I didn’t hear Mr. Trump talk about fixing the very broken immigration system we have now. Perhaps we have such a high number of undocumented immigrants because the legal system does not do its job and families simply need to be together, regardless of how that happens. How do we keep these families together? How to we protect the families of U.S. citizens?
When Mr. Trump discussed how everyone who is in the country illegally must go home and apply for status, that’s difficult for me to imagine as an immigration attorney. Under the current laws that we have – established by Congress – each of these individuals will need a petition filed for them and they will face decades-long waits abroad to return. If you are the Mexican brother or sister of a U.S. citizen, your wait could theoretically be over 80 years. This is based on the numbers of visas Congress allocates per year, per family-relationship type. In addition, under current laws, many individuals will be inadmissible to the United States because they were in the U.S. for so long and face legal bars to returning. There is no line, no legal way for countless individuals to return – even if they were in the U.S. since they were six-months old, even if they have U.S. citizen children, even if they are married to a U.S. citizen, even if their only infraction was shoplifting a lipstick 20 years ago. Again, it comes back to fixing the legal system and Mr. Trump said nothing of this.
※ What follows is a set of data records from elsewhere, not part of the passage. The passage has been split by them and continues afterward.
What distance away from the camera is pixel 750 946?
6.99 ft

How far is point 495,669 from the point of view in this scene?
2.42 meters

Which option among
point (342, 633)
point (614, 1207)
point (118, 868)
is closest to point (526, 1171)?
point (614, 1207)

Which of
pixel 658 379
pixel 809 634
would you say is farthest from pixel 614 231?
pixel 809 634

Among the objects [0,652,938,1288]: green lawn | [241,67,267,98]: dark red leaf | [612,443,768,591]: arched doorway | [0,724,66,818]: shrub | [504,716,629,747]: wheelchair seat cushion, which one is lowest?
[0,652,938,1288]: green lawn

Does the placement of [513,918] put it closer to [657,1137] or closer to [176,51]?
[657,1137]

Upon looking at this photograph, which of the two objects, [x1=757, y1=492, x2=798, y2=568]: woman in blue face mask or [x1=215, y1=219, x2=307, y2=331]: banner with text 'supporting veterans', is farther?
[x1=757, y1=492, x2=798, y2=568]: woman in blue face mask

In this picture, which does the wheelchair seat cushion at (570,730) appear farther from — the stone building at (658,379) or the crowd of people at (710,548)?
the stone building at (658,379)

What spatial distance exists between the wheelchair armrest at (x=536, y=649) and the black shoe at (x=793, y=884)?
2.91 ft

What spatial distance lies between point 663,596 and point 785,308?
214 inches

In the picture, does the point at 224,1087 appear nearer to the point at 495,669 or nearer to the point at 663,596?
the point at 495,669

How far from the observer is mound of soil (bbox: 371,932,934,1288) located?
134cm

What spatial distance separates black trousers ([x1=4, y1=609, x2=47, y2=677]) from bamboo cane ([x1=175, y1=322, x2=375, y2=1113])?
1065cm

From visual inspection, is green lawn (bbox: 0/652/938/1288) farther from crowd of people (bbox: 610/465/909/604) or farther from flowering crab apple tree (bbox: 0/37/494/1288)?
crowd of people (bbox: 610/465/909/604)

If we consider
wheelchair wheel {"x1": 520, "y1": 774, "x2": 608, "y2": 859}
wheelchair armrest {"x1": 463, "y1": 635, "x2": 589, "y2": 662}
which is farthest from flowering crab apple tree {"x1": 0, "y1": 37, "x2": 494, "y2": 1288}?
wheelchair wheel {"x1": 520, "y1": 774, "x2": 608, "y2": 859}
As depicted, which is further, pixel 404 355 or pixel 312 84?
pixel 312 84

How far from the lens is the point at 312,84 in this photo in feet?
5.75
So, regardless of your thoughts on the political candidates or their purported policies, please don’t forget the individuals and the lives tangled up in this. I come to work and am blessed every day to hear these stories, yet so many others don’t have this privilege. Immigrants aren’t soundbites – they real people and they are loved by and needed by U.S. citizens. Immigration is not a Latino issue or an Asian issue. It’s an American issue and one that needs solutions from the inside-out, not merely calls for more enforcement.